Decline in stroke hospitalization pre- and early-pandemic varied geographically, with a 7.1% drop in Asia (95% CI, –7.4 to –6.9; P <.0001), a 18.8% drop in North America (95% CI, –19.3 to –18.3; P <.0001), a 10.0% drop in Europe (95% CI, –10.4 to –9.6; P <.0001), a 17.4% drop in South America (95% CI, –18.5 to –16.3; P <.0001), and a 30.2% drop in Africa (95% CI, –32.2 to –28.3; P <.0001). Stroke hospitalizations did not significantly fall in Oceania. Primary stroke centers (PSCs; 89 centers) experienced a decline of 17.3% (95% CI, –17.9 to –16.7) compared to comprehensive stroke centers (CSCs; 236 centers) which experienced a decline of 10.3% (95% CI, –10.6 to –10.1).

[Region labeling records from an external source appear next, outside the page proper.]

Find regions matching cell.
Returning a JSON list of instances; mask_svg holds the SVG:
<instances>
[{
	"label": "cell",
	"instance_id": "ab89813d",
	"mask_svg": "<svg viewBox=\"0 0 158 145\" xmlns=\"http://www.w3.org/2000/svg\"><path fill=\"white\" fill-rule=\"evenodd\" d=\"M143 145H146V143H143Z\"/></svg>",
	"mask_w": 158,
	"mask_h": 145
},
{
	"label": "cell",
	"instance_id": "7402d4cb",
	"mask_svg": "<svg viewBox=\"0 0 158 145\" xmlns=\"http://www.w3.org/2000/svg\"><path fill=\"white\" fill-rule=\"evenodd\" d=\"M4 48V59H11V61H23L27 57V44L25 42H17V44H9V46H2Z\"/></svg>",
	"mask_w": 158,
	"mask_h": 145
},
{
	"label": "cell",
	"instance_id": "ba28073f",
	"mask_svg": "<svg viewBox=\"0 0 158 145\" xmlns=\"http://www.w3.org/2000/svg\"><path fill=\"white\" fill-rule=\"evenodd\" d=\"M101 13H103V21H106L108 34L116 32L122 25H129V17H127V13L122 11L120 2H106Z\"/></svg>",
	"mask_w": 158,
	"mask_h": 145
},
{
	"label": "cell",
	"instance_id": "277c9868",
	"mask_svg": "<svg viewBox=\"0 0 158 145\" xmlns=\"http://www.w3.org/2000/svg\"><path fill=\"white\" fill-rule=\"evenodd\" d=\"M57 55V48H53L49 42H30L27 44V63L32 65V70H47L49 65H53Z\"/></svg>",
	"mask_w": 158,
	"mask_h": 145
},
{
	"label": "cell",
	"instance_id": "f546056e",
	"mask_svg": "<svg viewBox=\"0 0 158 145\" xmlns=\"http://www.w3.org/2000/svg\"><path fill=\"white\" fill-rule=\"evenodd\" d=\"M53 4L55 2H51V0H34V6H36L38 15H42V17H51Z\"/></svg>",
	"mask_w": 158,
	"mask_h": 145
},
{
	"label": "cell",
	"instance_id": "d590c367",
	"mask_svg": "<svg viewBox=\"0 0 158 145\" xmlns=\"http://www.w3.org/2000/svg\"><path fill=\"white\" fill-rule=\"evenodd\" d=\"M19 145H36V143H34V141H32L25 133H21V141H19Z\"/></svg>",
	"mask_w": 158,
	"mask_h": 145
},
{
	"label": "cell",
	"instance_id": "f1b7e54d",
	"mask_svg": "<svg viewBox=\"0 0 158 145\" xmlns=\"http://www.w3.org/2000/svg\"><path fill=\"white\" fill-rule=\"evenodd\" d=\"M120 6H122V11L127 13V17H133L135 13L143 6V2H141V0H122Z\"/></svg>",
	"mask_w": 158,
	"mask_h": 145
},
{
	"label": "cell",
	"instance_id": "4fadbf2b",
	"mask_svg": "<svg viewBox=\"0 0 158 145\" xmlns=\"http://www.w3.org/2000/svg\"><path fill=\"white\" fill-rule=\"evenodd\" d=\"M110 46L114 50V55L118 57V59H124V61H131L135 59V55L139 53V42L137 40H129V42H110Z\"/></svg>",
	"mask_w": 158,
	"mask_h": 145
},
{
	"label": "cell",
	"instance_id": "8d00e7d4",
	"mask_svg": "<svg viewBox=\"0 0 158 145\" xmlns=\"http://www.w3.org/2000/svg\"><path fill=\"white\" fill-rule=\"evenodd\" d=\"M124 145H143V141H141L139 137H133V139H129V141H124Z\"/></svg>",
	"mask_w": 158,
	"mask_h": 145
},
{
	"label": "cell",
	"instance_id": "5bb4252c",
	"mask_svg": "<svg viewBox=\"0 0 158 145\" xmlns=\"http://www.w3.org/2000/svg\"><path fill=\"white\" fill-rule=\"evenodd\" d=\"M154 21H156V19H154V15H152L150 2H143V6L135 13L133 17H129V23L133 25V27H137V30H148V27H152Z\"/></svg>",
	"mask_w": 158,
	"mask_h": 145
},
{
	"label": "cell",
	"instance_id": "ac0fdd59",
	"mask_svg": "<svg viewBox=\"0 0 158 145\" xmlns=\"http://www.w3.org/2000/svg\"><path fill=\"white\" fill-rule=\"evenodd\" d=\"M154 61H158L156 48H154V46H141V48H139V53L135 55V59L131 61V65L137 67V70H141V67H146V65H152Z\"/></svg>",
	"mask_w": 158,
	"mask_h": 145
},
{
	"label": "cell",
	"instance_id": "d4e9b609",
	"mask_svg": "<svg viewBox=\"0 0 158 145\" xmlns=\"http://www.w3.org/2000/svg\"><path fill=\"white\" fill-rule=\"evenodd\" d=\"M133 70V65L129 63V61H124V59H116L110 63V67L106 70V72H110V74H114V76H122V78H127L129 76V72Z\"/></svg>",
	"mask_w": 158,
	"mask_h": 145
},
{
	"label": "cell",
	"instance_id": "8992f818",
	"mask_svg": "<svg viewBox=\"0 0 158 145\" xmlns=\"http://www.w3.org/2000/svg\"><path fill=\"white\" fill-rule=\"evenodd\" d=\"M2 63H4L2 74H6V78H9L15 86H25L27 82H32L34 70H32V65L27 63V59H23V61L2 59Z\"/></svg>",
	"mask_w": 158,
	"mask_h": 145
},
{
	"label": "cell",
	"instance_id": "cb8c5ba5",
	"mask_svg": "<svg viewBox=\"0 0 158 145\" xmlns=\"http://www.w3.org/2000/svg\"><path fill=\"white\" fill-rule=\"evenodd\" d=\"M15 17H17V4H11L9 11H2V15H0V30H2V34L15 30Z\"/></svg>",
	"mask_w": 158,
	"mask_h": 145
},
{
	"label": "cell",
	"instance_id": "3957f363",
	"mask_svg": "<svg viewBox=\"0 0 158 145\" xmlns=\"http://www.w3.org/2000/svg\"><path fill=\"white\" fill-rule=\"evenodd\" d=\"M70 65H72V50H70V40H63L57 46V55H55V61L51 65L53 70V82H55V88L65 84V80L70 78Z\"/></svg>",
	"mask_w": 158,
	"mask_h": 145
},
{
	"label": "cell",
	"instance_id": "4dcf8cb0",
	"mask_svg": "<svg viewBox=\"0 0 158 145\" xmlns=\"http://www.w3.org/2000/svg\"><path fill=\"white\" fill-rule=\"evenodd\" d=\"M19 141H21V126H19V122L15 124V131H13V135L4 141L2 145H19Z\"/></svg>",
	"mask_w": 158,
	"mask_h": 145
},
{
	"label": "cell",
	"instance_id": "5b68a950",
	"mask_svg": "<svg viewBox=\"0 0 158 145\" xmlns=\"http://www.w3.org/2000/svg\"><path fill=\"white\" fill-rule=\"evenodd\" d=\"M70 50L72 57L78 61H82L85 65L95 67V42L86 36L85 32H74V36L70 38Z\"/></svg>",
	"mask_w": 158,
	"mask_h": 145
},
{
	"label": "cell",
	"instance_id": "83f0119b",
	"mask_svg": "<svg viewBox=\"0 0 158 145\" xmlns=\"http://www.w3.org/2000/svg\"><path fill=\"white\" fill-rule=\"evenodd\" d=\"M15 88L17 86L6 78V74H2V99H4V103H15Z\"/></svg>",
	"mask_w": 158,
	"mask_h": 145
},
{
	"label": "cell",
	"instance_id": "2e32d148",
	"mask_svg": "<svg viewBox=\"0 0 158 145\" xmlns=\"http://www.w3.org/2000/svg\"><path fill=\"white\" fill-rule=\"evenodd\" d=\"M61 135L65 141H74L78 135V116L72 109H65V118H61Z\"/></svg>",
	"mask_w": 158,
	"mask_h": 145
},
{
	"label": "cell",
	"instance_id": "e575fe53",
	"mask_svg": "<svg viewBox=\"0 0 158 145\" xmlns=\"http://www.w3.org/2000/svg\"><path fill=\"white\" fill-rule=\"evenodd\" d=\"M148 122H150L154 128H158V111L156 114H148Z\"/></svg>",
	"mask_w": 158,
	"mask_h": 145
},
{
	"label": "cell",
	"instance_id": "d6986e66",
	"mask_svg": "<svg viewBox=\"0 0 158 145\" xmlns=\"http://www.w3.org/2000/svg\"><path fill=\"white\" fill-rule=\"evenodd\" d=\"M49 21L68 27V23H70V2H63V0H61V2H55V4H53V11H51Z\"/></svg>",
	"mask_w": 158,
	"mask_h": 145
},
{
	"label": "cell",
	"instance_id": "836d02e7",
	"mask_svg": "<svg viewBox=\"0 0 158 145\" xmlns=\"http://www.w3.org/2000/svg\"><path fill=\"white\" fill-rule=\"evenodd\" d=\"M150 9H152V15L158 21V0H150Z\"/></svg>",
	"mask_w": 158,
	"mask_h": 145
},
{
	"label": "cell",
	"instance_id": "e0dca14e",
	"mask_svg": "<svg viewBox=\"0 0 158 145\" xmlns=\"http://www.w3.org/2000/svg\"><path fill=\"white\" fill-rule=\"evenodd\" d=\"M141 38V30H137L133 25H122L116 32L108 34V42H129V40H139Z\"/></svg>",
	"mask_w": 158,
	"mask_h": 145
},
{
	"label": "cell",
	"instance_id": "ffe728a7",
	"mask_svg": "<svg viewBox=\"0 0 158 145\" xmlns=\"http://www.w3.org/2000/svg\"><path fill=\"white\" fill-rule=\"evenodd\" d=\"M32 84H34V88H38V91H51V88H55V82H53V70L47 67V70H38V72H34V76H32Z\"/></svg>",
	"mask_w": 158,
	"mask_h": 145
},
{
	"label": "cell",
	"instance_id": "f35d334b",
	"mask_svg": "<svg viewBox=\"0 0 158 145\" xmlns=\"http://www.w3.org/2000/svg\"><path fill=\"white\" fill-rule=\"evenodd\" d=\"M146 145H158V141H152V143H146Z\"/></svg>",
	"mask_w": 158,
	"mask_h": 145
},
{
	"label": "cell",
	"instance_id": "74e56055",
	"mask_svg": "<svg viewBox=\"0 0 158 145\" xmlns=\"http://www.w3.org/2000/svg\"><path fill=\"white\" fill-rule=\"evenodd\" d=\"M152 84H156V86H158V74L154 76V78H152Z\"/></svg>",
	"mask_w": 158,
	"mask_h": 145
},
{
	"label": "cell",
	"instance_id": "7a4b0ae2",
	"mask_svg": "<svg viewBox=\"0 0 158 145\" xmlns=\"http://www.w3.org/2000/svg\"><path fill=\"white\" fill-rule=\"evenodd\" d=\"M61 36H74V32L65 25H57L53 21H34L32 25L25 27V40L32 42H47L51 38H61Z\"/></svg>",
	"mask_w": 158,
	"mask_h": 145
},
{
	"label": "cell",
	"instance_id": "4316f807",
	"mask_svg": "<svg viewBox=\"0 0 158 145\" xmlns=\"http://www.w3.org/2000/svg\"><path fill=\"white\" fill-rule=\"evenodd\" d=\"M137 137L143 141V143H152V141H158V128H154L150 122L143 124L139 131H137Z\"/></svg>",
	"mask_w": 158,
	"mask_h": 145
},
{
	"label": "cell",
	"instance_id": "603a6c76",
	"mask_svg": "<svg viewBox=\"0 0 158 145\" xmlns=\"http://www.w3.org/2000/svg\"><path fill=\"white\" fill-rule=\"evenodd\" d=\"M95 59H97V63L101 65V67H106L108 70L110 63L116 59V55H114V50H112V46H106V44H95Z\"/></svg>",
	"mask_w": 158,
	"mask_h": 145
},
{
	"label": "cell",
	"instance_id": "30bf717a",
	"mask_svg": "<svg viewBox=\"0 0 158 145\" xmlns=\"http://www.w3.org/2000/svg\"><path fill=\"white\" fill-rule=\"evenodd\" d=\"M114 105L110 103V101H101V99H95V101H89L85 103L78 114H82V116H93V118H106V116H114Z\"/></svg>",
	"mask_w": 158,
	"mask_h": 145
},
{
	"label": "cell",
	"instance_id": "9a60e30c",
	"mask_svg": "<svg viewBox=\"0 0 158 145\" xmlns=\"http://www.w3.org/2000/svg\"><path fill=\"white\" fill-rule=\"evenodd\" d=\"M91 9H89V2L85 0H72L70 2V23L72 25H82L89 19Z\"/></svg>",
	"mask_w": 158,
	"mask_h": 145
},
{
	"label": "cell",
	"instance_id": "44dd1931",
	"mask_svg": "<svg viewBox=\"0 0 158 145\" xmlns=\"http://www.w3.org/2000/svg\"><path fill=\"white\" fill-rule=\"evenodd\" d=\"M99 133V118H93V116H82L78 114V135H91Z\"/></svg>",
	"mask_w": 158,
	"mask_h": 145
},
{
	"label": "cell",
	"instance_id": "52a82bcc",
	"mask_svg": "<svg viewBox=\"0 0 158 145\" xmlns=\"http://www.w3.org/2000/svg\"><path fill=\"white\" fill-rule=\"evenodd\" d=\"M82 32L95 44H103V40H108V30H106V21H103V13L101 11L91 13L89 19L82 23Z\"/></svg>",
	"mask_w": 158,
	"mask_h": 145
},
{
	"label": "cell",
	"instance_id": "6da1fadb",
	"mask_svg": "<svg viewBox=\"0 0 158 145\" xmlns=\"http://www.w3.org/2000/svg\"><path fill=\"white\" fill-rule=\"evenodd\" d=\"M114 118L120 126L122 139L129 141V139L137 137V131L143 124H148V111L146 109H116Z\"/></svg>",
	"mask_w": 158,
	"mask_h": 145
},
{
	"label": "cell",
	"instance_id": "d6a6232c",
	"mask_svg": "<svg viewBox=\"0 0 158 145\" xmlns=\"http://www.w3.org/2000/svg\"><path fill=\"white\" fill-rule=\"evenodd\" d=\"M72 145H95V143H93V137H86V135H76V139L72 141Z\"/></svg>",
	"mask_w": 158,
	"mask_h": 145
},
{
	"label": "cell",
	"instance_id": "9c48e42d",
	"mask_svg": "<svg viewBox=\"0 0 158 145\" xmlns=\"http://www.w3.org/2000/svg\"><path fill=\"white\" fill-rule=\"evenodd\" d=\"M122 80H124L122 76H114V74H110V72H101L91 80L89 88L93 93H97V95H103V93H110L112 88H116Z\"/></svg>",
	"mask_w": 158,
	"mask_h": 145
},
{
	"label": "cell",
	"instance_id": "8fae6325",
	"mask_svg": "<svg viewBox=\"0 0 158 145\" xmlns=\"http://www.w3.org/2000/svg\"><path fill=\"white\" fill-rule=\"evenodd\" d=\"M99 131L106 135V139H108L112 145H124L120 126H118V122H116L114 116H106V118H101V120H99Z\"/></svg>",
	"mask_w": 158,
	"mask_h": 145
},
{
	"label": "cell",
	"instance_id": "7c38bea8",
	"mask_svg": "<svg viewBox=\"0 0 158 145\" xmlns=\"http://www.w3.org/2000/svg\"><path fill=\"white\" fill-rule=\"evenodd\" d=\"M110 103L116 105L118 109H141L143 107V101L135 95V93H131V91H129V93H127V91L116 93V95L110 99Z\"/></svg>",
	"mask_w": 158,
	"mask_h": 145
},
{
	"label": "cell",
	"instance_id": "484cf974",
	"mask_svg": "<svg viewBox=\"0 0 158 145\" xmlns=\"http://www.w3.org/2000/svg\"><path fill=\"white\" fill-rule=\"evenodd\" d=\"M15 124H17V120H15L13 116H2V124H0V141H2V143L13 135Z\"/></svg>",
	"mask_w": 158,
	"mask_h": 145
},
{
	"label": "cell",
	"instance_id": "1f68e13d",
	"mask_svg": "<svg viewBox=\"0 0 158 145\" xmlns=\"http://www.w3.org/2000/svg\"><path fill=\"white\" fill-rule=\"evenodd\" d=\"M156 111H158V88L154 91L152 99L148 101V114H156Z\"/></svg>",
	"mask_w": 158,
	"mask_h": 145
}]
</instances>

IVT therapies declined by 13.2% (95% CI, –13.8 to –12.7; P <.0001) between pre- and early-pandemic, with a median monthly IVT volume per center of 6.2 (IQR, 2.8-12.0) pre-pandemic and 5.3 (IQR, 2.0-10.5; P <.001) at 389 centers in the early-pandemic period. IVT declined by 10.1% in Asia (95% CI, –11.2 to –9.1; P <.0001), 14.4% in North America (95% CI, –15.6 to –13.3; P <.0001), 13.4% in Europe (95% CI, –14.3 to –12.5; P <.0001), 24.2% in South America (95% CI, –27.6 to –21.0; P <.0001), and 23.5% in Africa (95% CI, –29.8 to –18.2; P <.01) during this time period. Again, no significant drops were seen in Oceania. IVT declines were greater in PSCs (–15.5% [95% CI, –16.9 to –14.2]; 138 centers) versus CSCs (–12.6% [95% CI, –13.3 to –12.0]; 251 centers; P = .0001).